> _SOURCE TEXT_:
------------------------------------------------
Django Unchained

Looking back at Quentin Tarantino’s resume, it is easy to see it as a series of homages to various forms of B movies.  Pulp Fiction and Reservoir Dogs are film noir, the Kill Bill films are martial arts and so on.  Of course it’s not that simple.  Tarantino always adds something of his own, be it a verbal avalanche of pop culture references or a bit of gratuitous violence and gore, cleverly done, of course.  There is always a willingness to take it a bit too far.

The truth is that nobody cannibalizes cinema history in quite the same way.  In Django Unchained what’s on his plate is clear, and it’s an Italian dinner, namely spaghetti western.  Except that Tarantino makes slavery a major part of the story.  This fits in with his inspiration.  I don’t think Sergio Leone had a clear grasp of American history or geography.  Tarantino just doesn’t care. 

So Django, played by Jamie Foxx and his wife, Broomhilda, played by Kerry Washington, try to escape from their plantation.  They are caught and then sold separately.  But the overseers at the plantation are wanted criminals, the Brittle Brothers.  Django is freed by Dr. King Schultz, played by Christoph Waltz, a bounty hunter who is looking for the brothers.  He needs Django to identify them.  The two men form a friendship and partner up.  Schultz agrees to help Django find his wife, who is at the plantation of Calvin Candie, played by Leonardo DiCaprio, a particularly despicable slave owner.

That’s a great cast there, especially if you add in Samuel L. Jackson as Stephen, Candie’s aging butler who runs the plantation’s slaves in as cruel a manner as any white bigot could.  And while acting is not really the point of this film, some performances stand out.  Christoph Waltz gets all the funny lines and yet he shows you his deeply hidden disgust over slavery and you believe it when he acts on it.  Samuel Jackson is brilliant as always.  Leonardo DiCaprio gives a riveting performance as a decadent son of the southern aristocracy who enjoys pitting his slaves against each other in fights to the death.  Yet he’s also not that bright and is open to being manipulated by Stephen.

In the early days of his career, Quentin Tarantino was known as an enfant terrible.  Like Orson Welles fifty years earlier, he was making brilliant independent films and not being particularly humble about it.  He said what was on his mind and his films, as stylized as they were, told uncomfortable truths.

Now I think the term enfant terrible takes on a new meaning.  The basic outline of the plot here is something a child might come up with.  Someone hurts you and you kill them.  There is very little in the way of mitigation.  The only good white man in the movie is Dr. Schultz.  Compare this with Spielberg’s Lincoln where the shades of gray surrounding the abolition of slavery are examined in great detail.  And yet they were fighting a war to end it.  I would point out that the body count in Lincoln is far higher than in Django Unchained.
------------------------------------------------
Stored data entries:

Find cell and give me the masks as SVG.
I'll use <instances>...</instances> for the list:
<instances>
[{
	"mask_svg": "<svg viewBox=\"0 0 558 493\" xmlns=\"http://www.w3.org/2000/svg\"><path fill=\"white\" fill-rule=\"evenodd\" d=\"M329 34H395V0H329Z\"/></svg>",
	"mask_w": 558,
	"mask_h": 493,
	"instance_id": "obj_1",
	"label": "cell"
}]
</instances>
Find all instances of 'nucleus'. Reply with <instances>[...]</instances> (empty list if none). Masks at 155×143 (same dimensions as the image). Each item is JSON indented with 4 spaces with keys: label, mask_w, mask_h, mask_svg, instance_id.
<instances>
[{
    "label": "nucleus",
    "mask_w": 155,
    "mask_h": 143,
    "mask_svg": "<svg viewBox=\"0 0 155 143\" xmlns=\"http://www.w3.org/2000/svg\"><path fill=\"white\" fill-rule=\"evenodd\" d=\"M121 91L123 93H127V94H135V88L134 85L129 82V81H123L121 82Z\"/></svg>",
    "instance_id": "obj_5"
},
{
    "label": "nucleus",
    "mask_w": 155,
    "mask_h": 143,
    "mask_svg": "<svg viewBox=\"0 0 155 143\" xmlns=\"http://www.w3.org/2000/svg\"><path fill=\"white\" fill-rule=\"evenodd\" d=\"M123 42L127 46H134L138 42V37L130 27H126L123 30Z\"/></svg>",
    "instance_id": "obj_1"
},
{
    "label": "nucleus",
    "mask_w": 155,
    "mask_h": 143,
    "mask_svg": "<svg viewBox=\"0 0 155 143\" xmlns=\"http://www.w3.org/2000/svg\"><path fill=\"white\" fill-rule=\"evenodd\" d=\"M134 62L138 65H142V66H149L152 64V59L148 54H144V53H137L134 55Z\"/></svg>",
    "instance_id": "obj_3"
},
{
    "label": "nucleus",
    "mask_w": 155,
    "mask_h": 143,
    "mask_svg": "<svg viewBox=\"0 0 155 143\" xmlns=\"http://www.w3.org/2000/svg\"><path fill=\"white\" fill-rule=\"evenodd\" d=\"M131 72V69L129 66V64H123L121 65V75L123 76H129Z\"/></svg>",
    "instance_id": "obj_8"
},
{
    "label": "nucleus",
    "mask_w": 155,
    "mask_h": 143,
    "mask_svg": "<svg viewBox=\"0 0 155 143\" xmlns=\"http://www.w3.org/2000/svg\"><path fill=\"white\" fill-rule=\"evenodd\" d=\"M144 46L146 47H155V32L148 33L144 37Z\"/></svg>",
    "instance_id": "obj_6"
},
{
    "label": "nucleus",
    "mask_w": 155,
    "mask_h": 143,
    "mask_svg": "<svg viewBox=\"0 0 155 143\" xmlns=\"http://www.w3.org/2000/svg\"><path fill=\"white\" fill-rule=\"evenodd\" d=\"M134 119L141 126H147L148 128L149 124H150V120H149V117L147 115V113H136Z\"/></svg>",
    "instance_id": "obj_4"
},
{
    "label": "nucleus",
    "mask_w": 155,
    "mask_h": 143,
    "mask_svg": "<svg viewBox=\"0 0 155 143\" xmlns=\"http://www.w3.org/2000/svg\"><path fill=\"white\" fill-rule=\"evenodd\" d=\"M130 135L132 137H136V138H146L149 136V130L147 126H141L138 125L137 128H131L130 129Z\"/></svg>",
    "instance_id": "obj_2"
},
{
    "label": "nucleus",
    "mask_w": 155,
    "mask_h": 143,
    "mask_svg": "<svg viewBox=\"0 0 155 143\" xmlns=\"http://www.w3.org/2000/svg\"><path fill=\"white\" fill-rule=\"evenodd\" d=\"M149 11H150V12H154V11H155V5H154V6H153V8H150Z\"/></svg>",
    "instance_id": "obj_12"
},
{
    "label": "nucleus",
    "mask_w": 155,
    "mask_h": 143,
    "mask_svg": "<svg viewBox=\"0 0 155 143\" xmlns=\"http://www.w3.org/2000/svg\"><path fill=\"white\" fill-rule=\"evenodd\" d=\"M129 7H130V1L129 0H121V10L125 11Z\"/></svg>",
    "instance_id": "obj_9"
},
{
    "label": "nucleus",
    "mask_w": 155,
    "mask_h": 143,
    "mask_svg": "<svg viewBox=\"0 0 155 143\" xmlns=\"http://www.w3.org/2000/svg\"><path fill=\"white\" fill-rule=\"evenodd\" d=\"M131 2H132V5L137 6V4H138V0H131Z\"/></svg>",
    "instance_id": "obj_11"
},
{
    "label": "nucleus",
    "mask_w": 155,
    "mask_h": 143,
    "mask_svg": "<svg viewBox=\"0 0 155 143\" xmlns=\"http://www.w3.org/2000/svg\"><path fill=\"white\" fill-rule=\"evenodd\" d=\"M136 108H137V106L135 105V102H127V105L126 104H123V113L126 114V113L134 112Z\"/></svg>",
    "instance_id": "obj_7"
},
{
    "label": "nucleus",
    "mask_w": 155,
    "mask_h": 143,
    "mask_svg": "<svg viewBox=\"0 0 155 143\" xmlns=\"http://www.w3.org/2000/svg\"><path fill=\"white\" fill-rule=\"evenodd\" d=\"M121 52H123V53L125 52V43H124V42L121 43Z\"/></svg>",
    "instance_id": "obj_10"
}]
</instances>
------------------------------------------------
> _PARTS OF THE EXERCISE_:
**a)** Answer these questions using the Django Unchained review.
(i) What genre does the review name as Tarantino's source for Django Unchained?
(ii) Which actor plays Dr. King Schultz?
(iii) With which filmmaker does the review compare the early Tarantino?
**b)** Reproduce the part of the Django Unchained review that starts at the words "So Django, played" and ends after the words "despicable slave owner.".

> _EXERCISE RESULTS_:
**a)**
(i) Spaghetti western.
(ii) Christoph Waltz.
(iii) Orson Welles.

**b)**
So Django, played by Jamie Foxx and his wife, Broomhilda, played by Kerry Washington, try to escape from their plantation.  They are caught and then sold separately.  But the overseers at the plantation are wanted criminals, the Brittle Brothers.  Django is freed by Dr. King Schultz, played by Christoph Waltz, a bounty hunter who is looking for the brothers.  He needs Django to identify them.  The two men form a friendship and partner up.  Schultz agrees to help Django find his wife, who is at the plantation of Calvin Candie, played by Leonardo DiCaprio, a particularly despicable slave owner.